• _BRIEF_
Your answer must be the exact lines of the listing below that run from the line with "ZUSAMMENARBEITEN einfach erkl&auml;rt" to the line with "Banane - Abstrait Art par Tom White", ends included, and no pictures.

• _EXTRACTED RECORDS_
****************
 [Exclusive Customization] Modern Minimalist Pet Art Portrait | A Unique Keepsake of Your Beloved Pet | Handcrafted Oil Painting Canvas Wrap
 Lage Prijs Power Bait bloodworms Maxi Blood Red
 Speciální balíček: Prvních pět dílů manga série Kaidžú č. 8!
****************
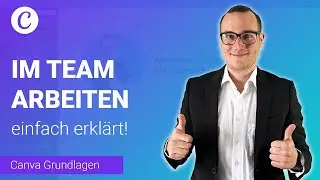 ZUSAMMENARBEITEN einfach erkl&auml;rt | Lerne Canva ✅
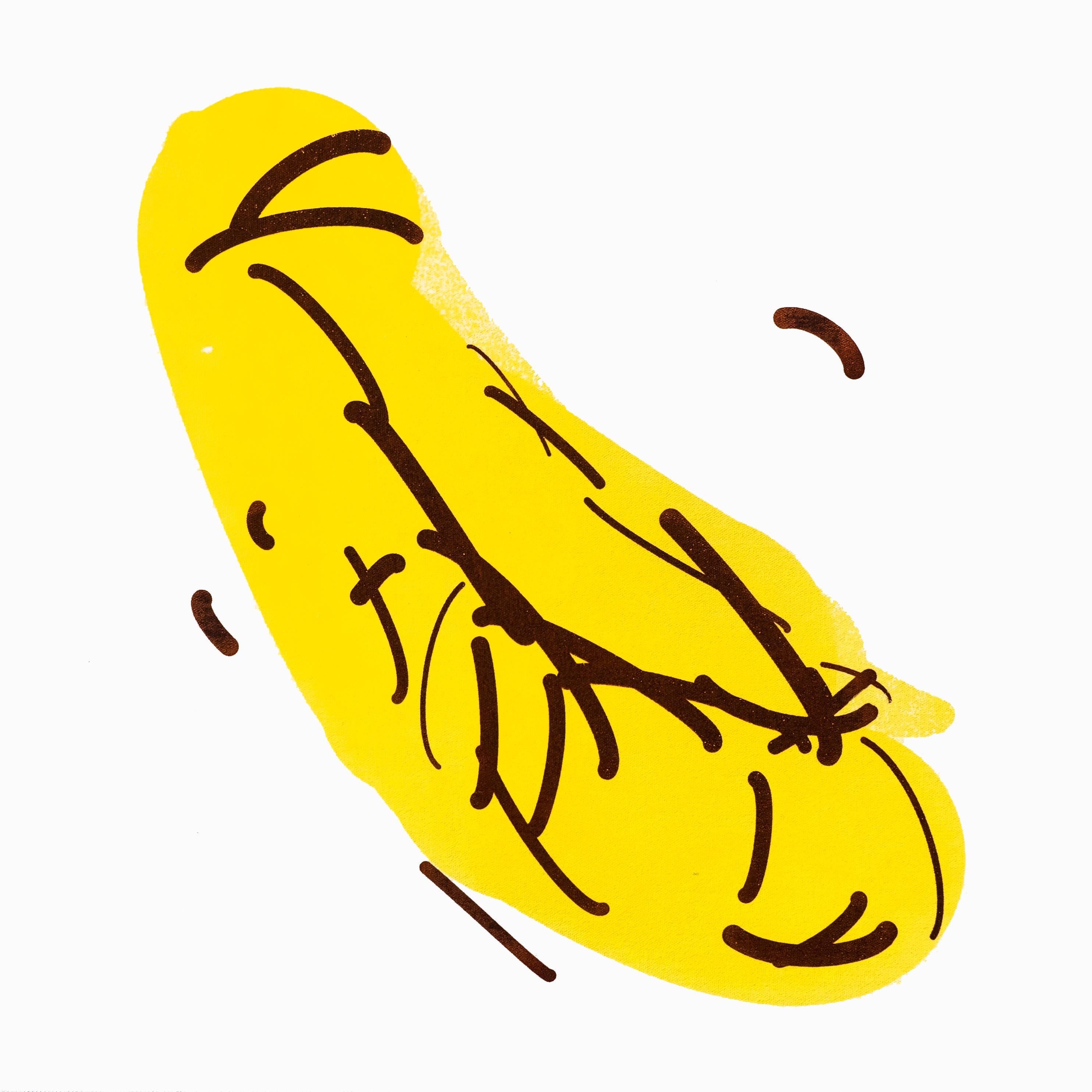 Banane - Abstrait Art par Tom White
****************
• _ANSWER SPACE_
 ZUSAMMENARBEITEN einfach erkl&auml;rt | Lerne Canva ✅
 Banane - Abstrait Art par Tom White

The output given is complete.